Par Simon VALMARY
PARIS, 29 mars 2008 (AFP) - Accidentés, séropositifs, myopathes, aveugles ont défilé aux cris de "On veut des sous!", derrière une banderole "handicap, maladie invalidante: l'urgence d'un revenu d'existence".
En fauteuil ou sur des béquilles, guidés par une canne blanche ou un chien, les manifestants, évalués à "près de 30.000 personnes" par les organisateurs et 16.500 par la police, rassemblaient l'ensemble du monde des "accidentés de la vie" pour une mobilisation "historique", a indiqué Arnaud de Broca, président de la Fnath, une de la centaine d'associations membres du collectif.
Une délégation a été reçue à l'Elysée pour remettre une pétition. "C'est la révolte des handicapés, c'est la révolte de millions de personnes pour dire qu'il y en a assez de toucher 628 euros par mois (montant de l'allocation adultes handicapés (AAH), ndr), qu'avec ça, on ne peut pas vivre", a ajouté M. de Broca.
Beaucoup brandissaient des panneaux jaune et noir, couleurs du collectif portant le slogan "handicap + pauvreté = double peine". Dans le défilé également, des sourds-muets, des trisomiques, arrivés avec quelques uns des 13 trains, 5 avions ou 700 autocars affrétés pour l'occasion.
"Sur le sujet des ressources et des conditions de vie, ça fait 30 ans qu'on ne veut pas en parler, on est là pour mettre le sujet sur la table pour que les choses changent définitivement", a déclaré Jean-Marie Barbier, président de l'Association des paralysés de France (APF).
Edmond Thomas, 57 ans, paraplégique depuis 35 ans après un accident de moto, venu de Valence (Drôme), résume le problème à sa façon: "J'ai dû appeler ma banque pour augmenter mon autorisation de découvert à -700 euros".
"J'arrive à me débrouiller", estime-t-il. "Je viens plus pour le 'Ni soumis' que pour le 'Ni pauvre', parce qu'en Belgique ou dans les pays soumis du Nord, les handicapés sont mieux considérés.
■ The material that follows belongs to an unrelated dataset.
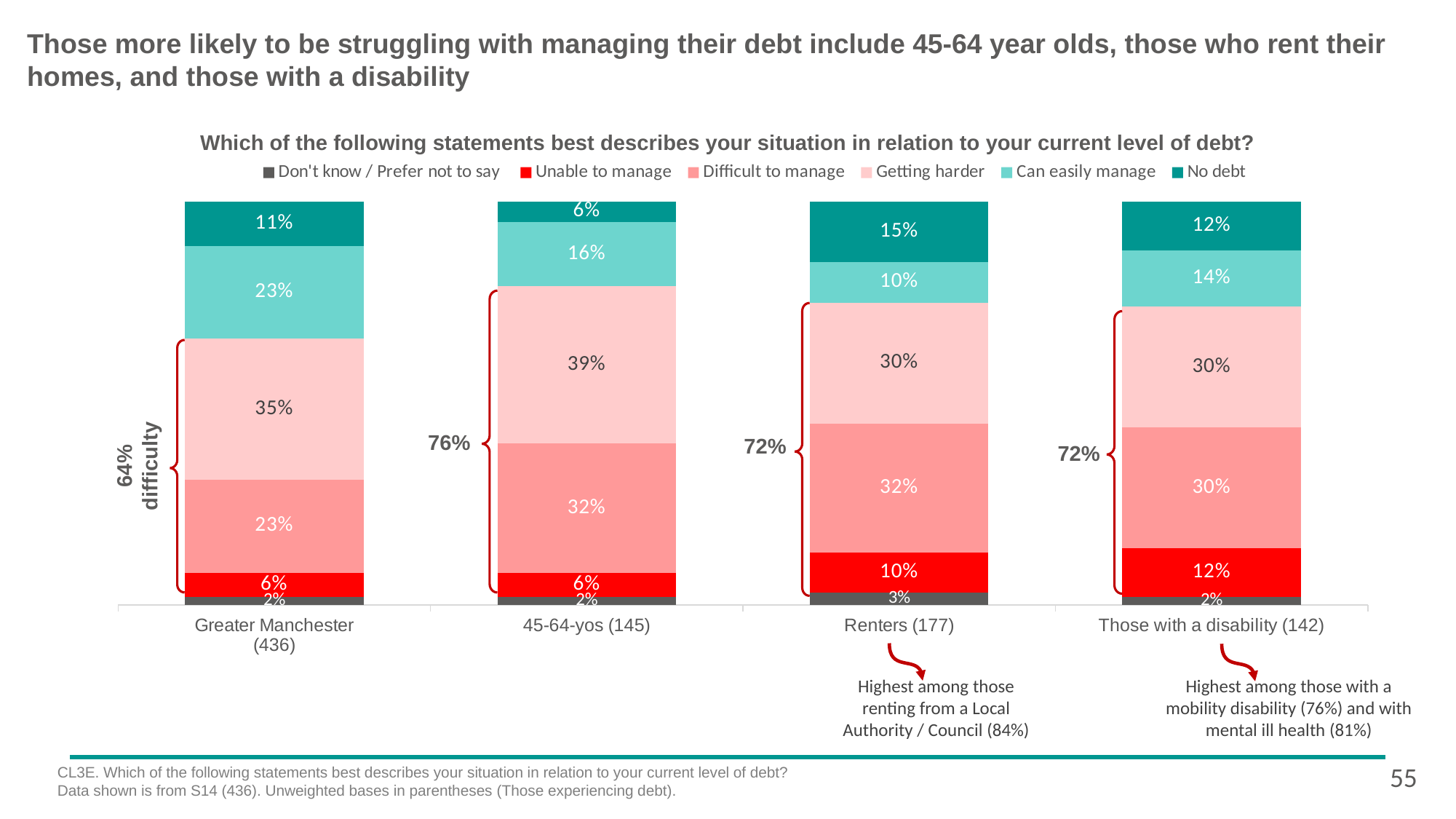
What percentage of Renters (177) are 'Unable to manage' their debt? 10% Which category has the highest 'Unable to manage' percentage? Those with a disability (142) Which is larger: the 'Difficult to manage' value for Renters (177) or for Those with a disability (142)? Renters (177) Which category has the lowest 'No debt' percentage? 45-64-yos (145) What is the difference between the 'Getting harder' values for 45-64-yos (145) and Greater Manchester (436)? 4 percentage points What is the 'Can easily manage' value for Those with a disability (142)? 14% What total 'difficulty' percentage is bracketed for the 45-64-yos (145) bar? 76% How many categories are shown on the x axis? 4 How many series does the legend list? 6 What is the 'No debt' value for Greater Manchester (436)? 11% What kind of chart is shown on the slide? Stacked bar chart What is the 'Getting harder' value for 45-64-yos (145)? 39%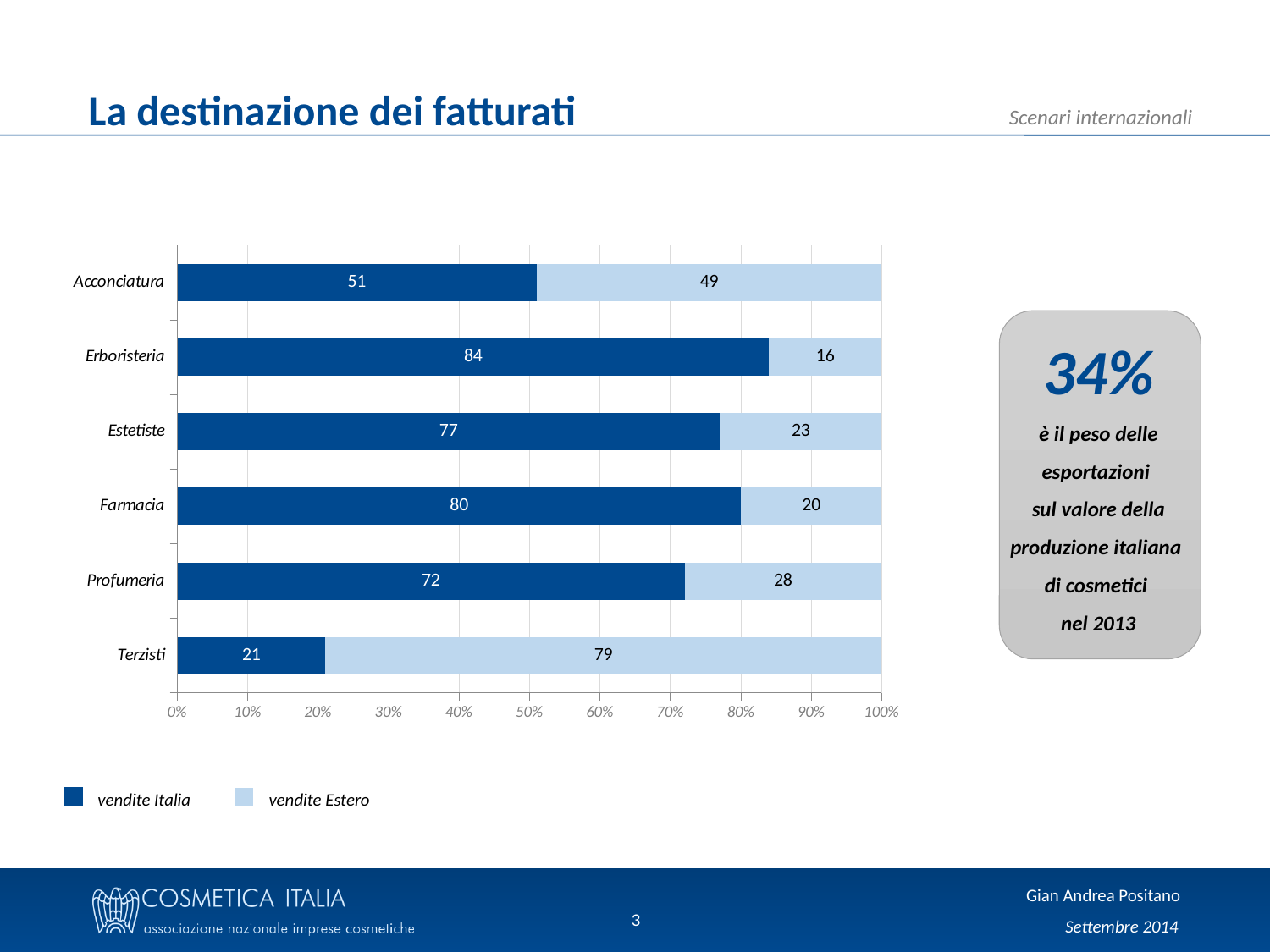
What kind of chart is shown on the slide? Stacked bar chart What is the vendite Estero value for Acconciatura? 49 What is the vendite Estero value for Terzisti? 79 Which category has the highest vendite Italia value? Erboristeria How many categories are shown on the chart? 6 What are the two series named in the legend? vendite Italia and vendite Estero What is the vendite Italia value for Erboristeria? 84 What is the difference between the vendite Italia values for Farmacia and Profumeria? 8 How many series does the legend list? 2 Which is larger, the vendite Estero value for Estetiste or for Farmacia? Estetiste Which category has the lowest vendite Italia value? Terzisti What is the total of the stacked bar for Profumeria? 100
C'est une question de dignité et de droits de l'Homme", s'emporte cet homme.
Quelque 810.000 handicapés, qui ne peuvent pas ou plus travailler, vivent avec l'AAH.
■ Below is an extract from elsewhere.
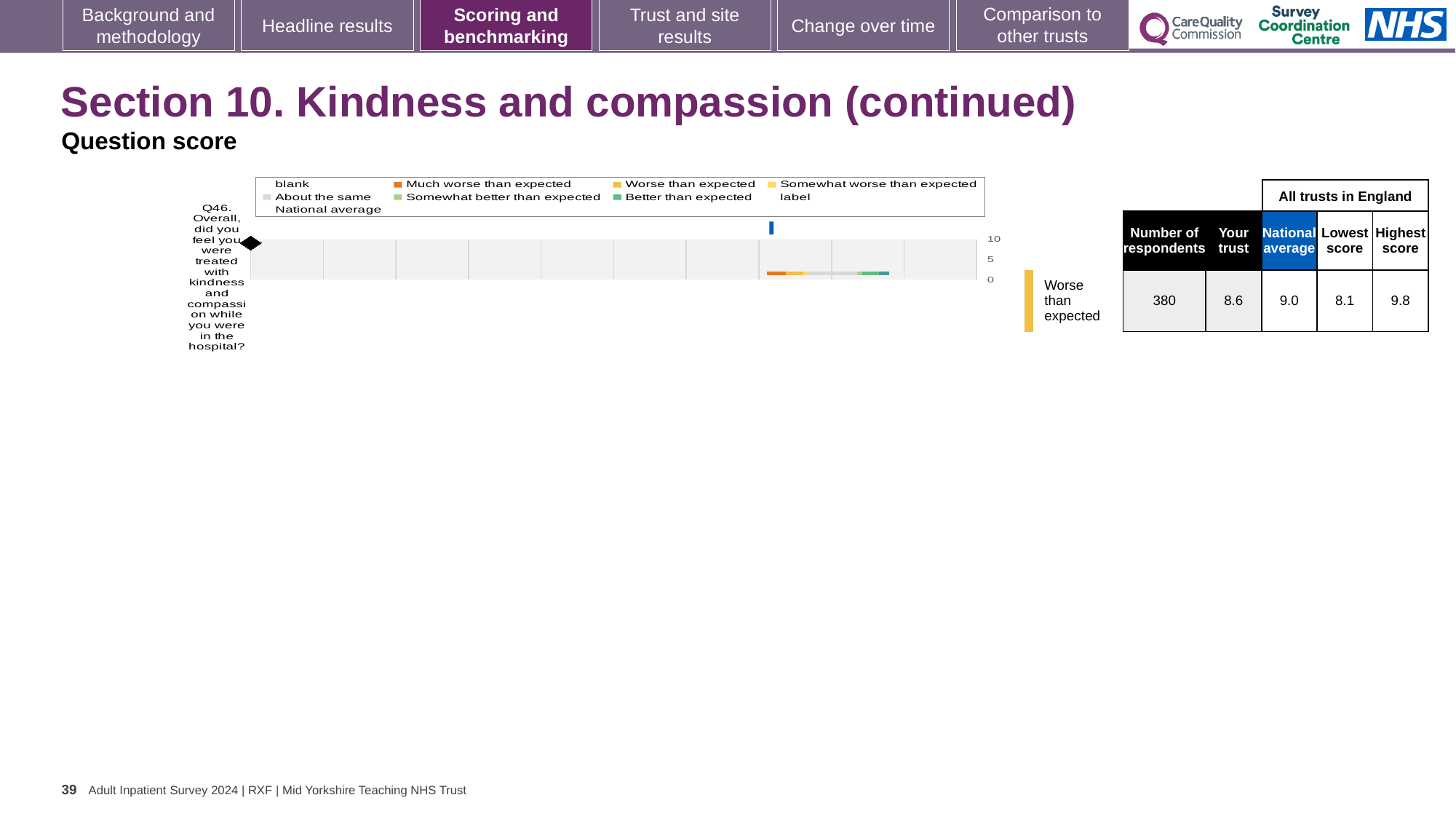
What is the National average score shown for Q46? 9.0 What is the Highest score among all trusts in England for Q46? 9.8 What is the score for Your trust on Q46? 8.6 What kind of chart is used to show the Q46 question score? bar chart What is the Lowest score among all trusts in England for Q46? 8.1 Which is larger for Q46, Your trust score or the National average? National average What is the difference between the Highest score and the Lowest score for Q46? 1.7 By how much is the National average higher than Your trust score for Q46? 0.4 Which benchmarking category does the trust's Q46 score fall into? Worse than expected Is the trust's score for Q46 greater or less than 5? greater Which survey question is plotted on the chart? Q46 How many respondents are shown for Q46? 380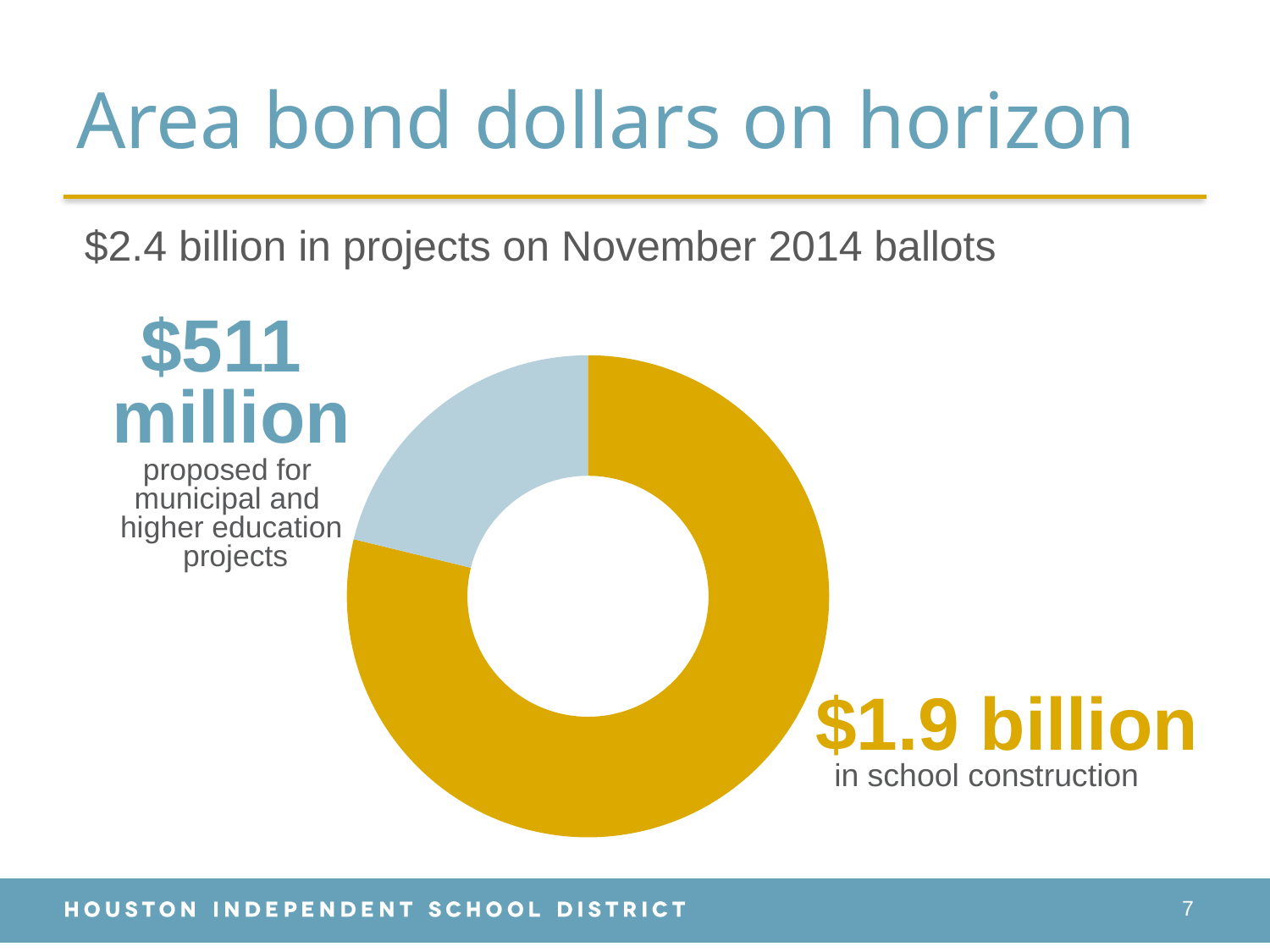
What colour is the school construction segment of the chart? gold How much is proposed for municipal and higher education projects in the chart? $511 million Which is larger: the amount for school construction or the amount for municipal and higher education projects? school construction Which segment of the chart is the largest? school construction How many segments does the chart have? 2 Which segment of the chart is the smallest? municipal and higher education projects What kind of chart is shown on the slide? donut chart How much is allocated to school construction in the chart? $1.9 billion According to the slide, what is the total value of projects on November 2014 ballots? $2.4 billion What colour is the municipal and higher education projects segment of the chart? light blue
Bernard, 58 ans dont 54 cloué dans un fauteuil roulant par la poliomyélite, estime avoir "eu de la chance": il a pu travailler pendant 30 ans à mi-temps comme psychologue.
Il s'est déplacé de Bretagne par solidarité. "Moi, j'ai pu travailler, donc j'aurai une petite retraite, mais pour d'autres, c'est difficile", explique l'homme, qui hausse les épaules lorsqu'on évoque l'augmentation de 5% de l'AAH annoncée par Nicolas Sarkozy, quatre jours avant la manifestation.
"Ca ne fera pas passer les gens au-dessus du seuil de pauvreté" (817 euros par mois pour une personne seule)", rappelle-t-il.
Daniel M., 46 ans, membre de l'association Aides, s'accroche à son travail dans le milieu hospitalier malgré sa séropositivité. "Je n'ai pas demandé l'AAH parce que je veux travailler le plus longtemps possible", explique-t-il. "Mais je connais beaucoup de gens qui ne vivent qu'avec l'AAH et pour eux c'est souvent l'exclusion sociale"."Je viens aussi pour mon avenir, parce que je sais que j'aurai besoin de l'AAH quand je ne pourrais plus travailler", ajoute-t-il. Appuyé sur une perfusion à roulettes débranchée, il se dit "épuisé" par les quatre heures de marche et station debout. "Mais j'irai jusqu'au bout, c'est trop important".